Le DDPS, larbin des Etats-Unis dans la lutte contre le terrorisme

Le Département d’Etat américain publie chaque année un rapport sur le terrorisme et la lutte contre le terrorisme dans la perspective américaine. Le terrorisme y est défini, les Etats qui le soutiennent y sont cloués au pilori et ceux qui le combattent sont loués. Nous allons présenter quelques éléments de ce document.(1)

Le terrorisme international dans la perspective américaine

Bien que les différentes organisations terroristes qui agissent au plan international sont au centre de l’intérêt des Etats-Unis, elles ne sont abordées qu’à la fin du rapport. Les auteurs distinguent deux catégories: les organisations à prendre au sérieux et celles de moindre importance. L’Office of the Coordinator for Counterterrorism du Département d’Etat s’intéresse plus aux premières qu’aux secondes, qui relèvent plutôt d’autres U.S. Government counterterrorism authorities. A première vue, cette distinction paraît curieuse. Ce n’est qu’après une analyse approfondie des deux catégories qu’on en comprend les raisons.

–    A la première appartiennent des organisations comme l’organisation Abou Nidal, le groupe Abou Sayyaf, la Brigade des martyrs d’al-Aqsa, Ansar al-Sunna, al-Qaïda, al-Qaïda (en Irak).

–    Sont classés dans la seconde notamment al-Badhr Mujahedin, Il-Ittihad al-Islami, le Parti communiste indien (maoïste) et l’IRA.

(Données de raisonnement spatial à partir d'images)
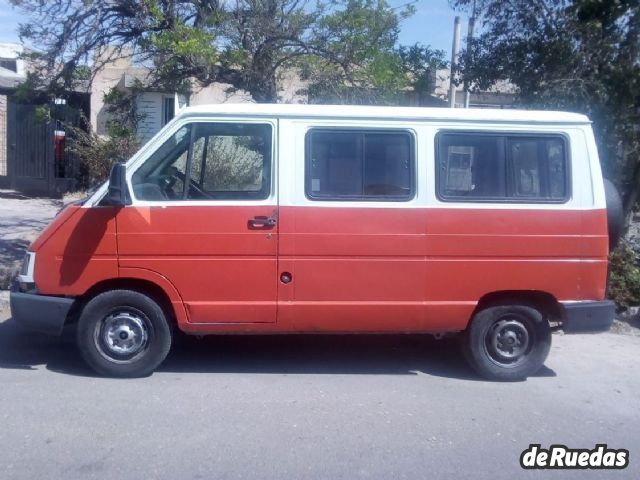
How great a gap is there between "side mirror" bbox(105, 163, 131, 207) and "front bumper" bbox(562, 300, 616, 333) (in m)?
3.79

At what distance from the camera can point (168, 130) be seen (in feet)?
20.8

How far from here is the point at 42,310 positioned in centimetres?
622

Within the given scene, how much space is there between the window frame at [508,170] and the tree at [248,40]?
332 centimetres

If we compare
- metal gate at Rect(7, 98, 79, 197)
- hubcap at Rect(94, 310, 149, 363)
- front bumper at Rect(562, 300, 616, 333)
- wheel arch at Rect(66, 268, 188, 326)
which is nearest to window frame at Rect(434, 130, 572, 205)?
front bumper at Rect(562, 300, 616, 333)

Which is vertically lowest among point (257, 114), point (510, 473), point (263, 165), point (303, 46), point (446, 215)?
point (510, 473)

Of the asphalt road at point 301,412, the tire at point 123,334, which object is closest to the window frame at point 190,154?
the tire at point 123,334

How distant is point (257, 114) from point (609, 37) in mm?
5143

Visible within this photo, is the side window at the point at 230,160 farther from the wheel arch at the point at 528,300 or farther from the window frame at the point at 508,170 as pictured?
the wheel arch at the point at 528,300

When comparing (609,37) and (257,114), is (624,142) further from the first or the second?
(257,114)

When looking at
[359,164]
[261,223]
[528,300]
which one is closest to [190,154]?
[261,223]

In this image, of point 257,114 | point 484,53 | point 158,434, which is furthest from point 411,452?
point 484,53

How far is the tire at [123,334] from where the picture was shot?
20.7 ft

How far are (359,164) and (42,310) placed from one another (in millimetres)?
2876

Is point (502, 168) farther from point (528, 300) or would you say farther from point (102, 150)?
point (102, 150)
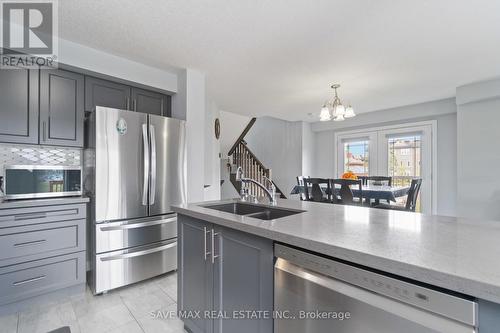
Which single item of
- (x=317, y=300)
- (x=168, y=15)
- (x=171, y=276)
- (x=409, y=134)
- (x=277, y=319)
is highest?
(x=168, y=15)

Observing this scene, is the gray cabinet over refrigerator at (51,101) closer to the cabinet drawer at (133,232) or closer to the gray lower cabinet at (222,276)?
the cabinet drawer at (133,232)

• [Consignes]
1. Dans l'article sur le DDPS et la lutte antiterroriste, reformulez plus brièvement le paragraphe commençant par « Bien que les différentes organisations terroristes » en conservant ses faits essentiels.
2. Rédigez la suite de l'article sur le DDPS et la lutte antiterroriste, à partir de sa dernière phrase.
Le listing ne joue aucun rôle dans ces exercices.

• [Réponses par consigne]
1. Le rapport du Département d'État ne traite qu'à la fin des organisations terroristes internationales, pourtant au centre de l'intérêt américain. Il les répartit en deux catégories. La première regroupe les organisations à prendre au sérieux, dont s'occupe surtout l'Office of the Coordinator for Counterterrorism. La seconde rassemble celles de moindre importance, qui relèvent plutôt d'autres U.S. Government counterterrorism authorities. Curieuse à première vue, cette distinction ne se comprend qu'après une analyse approfondie des deux catégories.

2.
Tout spécialiste sait que les organisations de la seconde catégorie sont aussi brutales et sanglantes que celles de la première. IRA en est un exemple. C’est leur description qui fait comprendre la raison de la distinction. Celles de la première ont commis par le passé des attentats dirigés contre des citoyens et/ou des installations des Etats-Unis. Beaucoup d’entre elles ont tué des citoyens américains. Les auteurs du rapport n’ont manifestement pas pu imputer aux organisations de la seconde catégorie ce genre d’attentat. Cela signifie que la raison de la distinction doit être cherché dans les objectifs des attentats. Les organisations qui tuent des citoyens américains sont considérées comme internationales et importantes, les autres sont jugées moins importantes même si leurs attentats sont très sanglants.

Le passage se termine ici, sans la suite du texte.